(Data items)
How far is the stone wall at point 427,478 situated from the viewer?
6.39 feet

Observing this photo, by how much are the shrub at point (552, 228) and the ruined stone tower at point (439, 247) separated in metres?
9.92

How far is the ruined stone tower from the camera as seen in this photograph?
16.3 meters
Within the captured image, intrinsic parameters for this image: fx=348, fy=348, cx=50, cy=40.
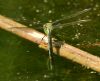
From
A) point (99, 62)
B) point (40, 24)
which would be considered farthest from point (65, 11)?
point (99, 62)

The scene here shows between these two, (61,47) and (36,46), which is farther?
(36,46)

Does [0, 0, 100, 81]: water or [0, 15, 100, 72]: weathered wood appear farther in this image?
[0, 0, 100, 81]: water

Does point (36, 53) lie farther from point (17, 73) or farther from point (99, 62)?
point (99, 62)

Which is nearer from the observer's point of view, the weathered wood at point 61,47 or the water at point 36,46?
the weathered wood at point 61,47
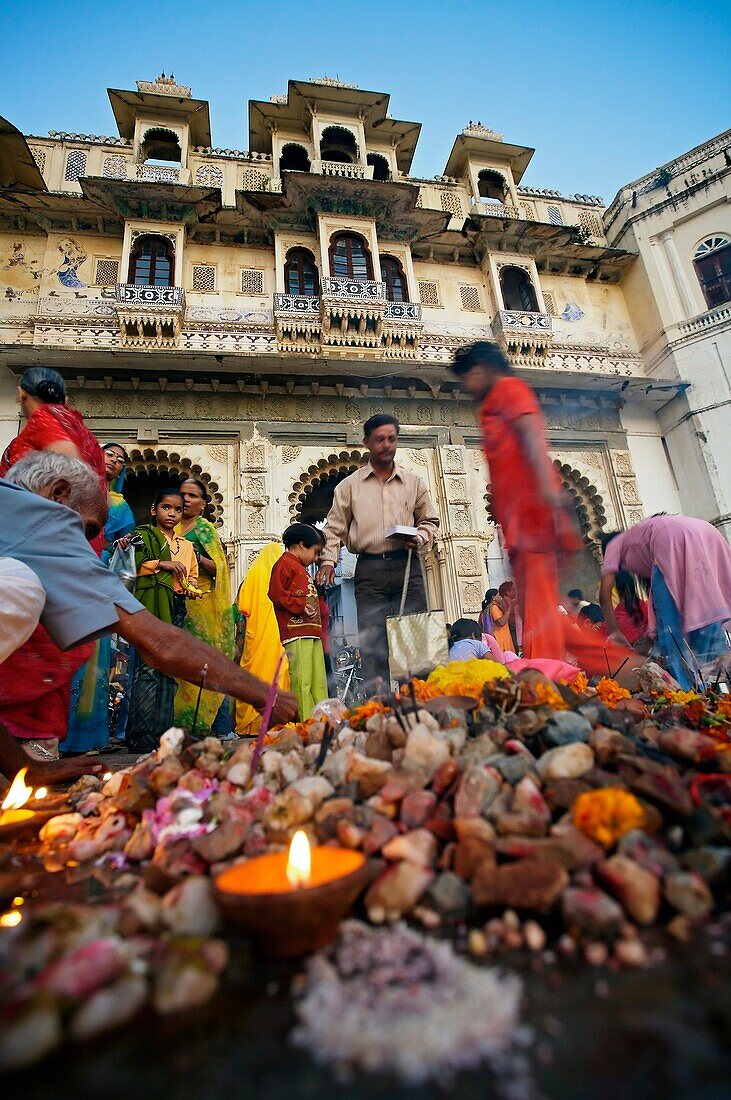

▶ [TASK TO COMPLETE]: Put the data items above into a Markdown table with a "Row" column numbering each line and a "Line" column holding its text, skipping blank lines. Leave the pictures out.

▶ [RESULT OF THIS EXERCISE]:
| Row | Line |
|---|---|
| 1 | How far is the stone wall at point 427,478 situated from the viewer? |
| 2 | 6.39 feet |
| 3 | Observing this photo, by how much are the shrub at point (552, 228) and the ruined stone tower at point (439, 247) separated in metres? |
| 4 | 9.92 |
| 5 | How far is the ruined stone tower from the camera as seen in this photograph? |
| 6 | 16.3 meters |
| 7 | Within the captured image, intrinsic parameters for this image: fx=348, fy=348, cx=50, cy=40. |
| 8 | From |
| 9 | A) point (99, 62) |
| 10 | B) point (40, 24) |
| 11 | which would be considered farthest from point (65, 11)? |
| 12 | point (99, 62) |
| 13 | The scene here shows between these two, (61,47) and (36,46), which is farther? |
| 14 | (36,46) |
| 15 | Does [0, 0, 100, 81]: water or [0, 15, 100, 72]: weathered wood appear farther in this image? |
| 16 | [0, 0, 100, 81]: water |
| 17 | Does point (36, 53) lie farther from point (17, 73) or farther from point (99, 62)? |
| 18 | point (99, 62) |
| 19 | Which is nearer from the observer's point of view, the weathered wood at point 61,47 or the water at point 36,46? |
| 20 | the weathered wood at point 61,47 |